■ Data supplied
--- Start ---
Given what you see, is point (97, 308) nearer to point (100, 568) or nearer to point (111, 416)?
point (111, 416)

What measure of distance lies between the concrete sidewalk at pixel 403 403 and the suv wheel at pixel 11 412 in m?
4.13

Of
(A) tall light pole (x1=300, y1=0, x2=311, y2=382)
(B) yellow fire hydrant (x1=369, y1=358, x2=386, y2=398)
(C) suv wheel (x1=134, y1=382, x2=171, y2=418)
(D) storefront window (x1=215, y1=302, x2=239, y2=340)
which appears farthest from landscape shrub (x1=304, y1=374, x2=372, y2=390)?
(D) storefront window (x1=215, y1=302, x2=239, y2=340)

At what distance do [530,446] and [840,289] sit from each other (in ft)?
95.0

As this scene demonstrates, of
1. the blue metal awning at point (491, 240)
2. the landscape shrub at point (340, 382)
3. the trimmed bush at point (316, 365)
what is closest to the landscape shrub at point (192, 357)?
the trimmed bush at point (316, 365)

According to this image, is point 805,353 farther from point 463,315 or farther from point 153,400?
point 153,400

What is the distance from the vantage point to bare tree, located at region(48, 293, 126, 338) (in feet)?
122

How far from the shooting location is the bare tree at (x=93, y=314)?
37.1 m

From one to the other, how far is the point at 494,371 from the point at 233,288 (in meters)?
--- End ---
■ Task details
Give back all of the data above line for line, with no changes.

■ Worked solution
Given what you see, is point (97, 308) nearer to point (100, 568) or nearer to point (111, 416)?
point (111, 416)

What measure of distance lies between the concrete sidewalk at pixel 403 403 and the suv wheel at pixel 11 412 in m?
4.13

Of
(A) tall light pole (x1=300, y1=0, x2=311, y2=382)
(B) yellow fire hydrant (x1=369, y1=358, x2=386, y2=398)
(C) suv wheel (x1=134, y1=382, x2=171, y2=418)
(D) storefront window (x1=215, y1=302, x2=239, y2=340)
which appears farthest from landscape shrub (x1=304, y1=374, x2=372, y2=390)?
(D) storefront window (x1=215, y1=302, x2=239, y2=340)

At what distance do [530,446] and [840,289] sit from each other (in ft)?
95.0

As this scene demonstrates, of
1. the blue metal awning at point (491, 240)
2. the landscape shrub at point (340, 382)
3. the trimmed bush at point (316, 365)
what is closest to the landscape shrub at point (192, 357)?
the trimmed bush at point (316, 365)

According to this image, is point 805,353 farther from point 463,315 or farther from point 153,400?
point 153,400

What is the distance from the vantage point to bare tree, located at region(48, 293, 126, 338) (in feet)?
122

How far from the shooting location is the bare tree at (x=93, y=314)?
37.1 m

From one to the other, how far is the point at 494,371 from the point at 233,288 (in meters)?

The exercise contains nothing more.